**EXERCISE SET:**
a: Reproduce the passage of the blog post on family history running from "Anyway, yes, the" down to "friend like that.".
b: Answer these questions from the blog post on family history:
(i) Which television program do Mr. Moon and the writer watch, and on what network?
(ii) What happened to the power while the writer made cookies?
(iii) What does the writer say the many-times great grandfather was?
c: Continue the blog post on family history from its final sentence.

**PASSAGE FOR REVIEW:**
++++++++++++++++++++

Cold and gray again today and last night it stormed up a witch's brew of wind and pouring rain, lightening and thunder. The power flickered on and off as I made cookies for Mr. Moon and Vergil to take hunting this morning and for Vergil to take home to his pregnant bride. Pregnant ladies need cookies as much as hunters, you know.
Anyway, yes, the storm and today's gray and I've been texting a friend this morning and we've discussed it all from genealogy to cooking and on from there and it's nice to have a friend like that.
Mr. Moon and I have taken to watching "Genealogy Roadshow" on the PBS and it is fascinating. Those people can find anyone's history! When we were watching the other night, my husband said, "I'd like to know your family history."
"Well, I would too," I said. "But I think everyone's family history is probably pretty fascinating at some points. Boring as hell in others."
I don't know. I just don't seem to have a great need to really know all the details about my family history. I think it's interesting but it doesn't change who I am or what I am. Might explain more of it. But isn't it all just a sort of crazy crap shoot? All the millions of sperm that get get sent out and the relatively few who hit the target and and then the resulting human babies who grow up to live their human lives? Some live lives of great adventure and are maybe even famous or infamous and some live lives of possibly quiet desperation or perhaps contentment, raising their own babies, feeding chickens, taking joy in the every day.
And really, those are the stories on the show that make me cry. The people born to former slaves who managed to grow up and raise huge families and support them and even buy property by sheer hard work and determination and who hopefully, passed on those hardworking, determined genes to their children and grandchildren and great grandchildren along with the houses, the land.
As to my history? Well.
I know that my mother said that my father was in the KKK at one time. Or maybe it was his father. I know that my many-times great grandfather was a plantation owner, i.e., slave owner. Can I be proud of that? Of course not. But they were who they were and their sex lives led to me being here. I have their genes and I am not a racist any more than I am a musician the way one of them was or a genius investor the way a few of them were or a brilliant lawyer the way some of them were.

++++++++++++++++++++

**MATERIAL SHOWN:**
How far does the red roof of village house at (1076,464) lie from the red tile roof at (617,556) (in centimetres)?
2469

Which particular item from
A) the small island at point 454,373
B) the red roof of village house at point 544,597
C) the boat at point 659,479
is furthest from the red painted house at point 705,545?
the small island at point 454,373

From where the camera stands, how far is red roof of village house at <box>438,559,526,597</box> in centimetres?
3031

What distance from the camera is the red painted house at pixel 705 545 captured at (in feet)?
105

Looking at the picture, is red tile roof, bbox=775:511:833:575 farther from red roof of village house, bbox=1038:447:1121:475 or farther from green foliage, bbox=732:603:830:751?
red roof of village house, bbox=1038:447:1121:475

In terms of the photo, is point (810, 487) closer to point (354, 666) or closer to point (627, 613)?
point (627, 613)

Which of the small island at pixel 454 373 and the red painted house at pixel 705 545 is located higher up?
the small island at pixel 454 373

++++++++++++++++++++

**ANSWERS BELOW:**
a:
Anyway, yes, the storm and today's gray and I've been texting a friend this morning and we've discussed it all from genealogy to cooking and on from there and it's nice to have a friend like that.

b:
(i) "Genealogy Roadshow," on PBS.
(ii) It flickered on and off.
(iii) A plantation owner, that is, a slave owner.

c:
And as to the women who I am just as related to- who knows about them? I feel certain that if I went back to census records and found their names they would be listed as "Housewife," because most of them were.
So am I.
The hog dogs are at it, barking fiercely. Luna, the outdoor cat is especially vocal in her bitchiness this morning, the chickens and ducks are doing what they always do. Here I am, my children are alive on this earth, my grandchildren too, one more coming. The lines continue, I think of Mr. Moon's own grandmother who was widowed early and supported her three children and doctored those of her community too poor to go see a real doctor, who wallpapered her house and collected beautiful china and made quilts to pass on, and Christmas cakes for so many that the batter had to be mixed in buckets. I am glad that her genes are part of some of my children's too. And that her son, my husband's father, was a part of all of my children's lives because it's not just the genes that influence the coming-up generations but the love and the examples set as well.
It's not just the pirates and the rogues and the kings and the queens and the rich and the famous who determine the future. It is all of us in a myriad of ways, some involving genes, some not.
At least that's what I think. I could be wrong.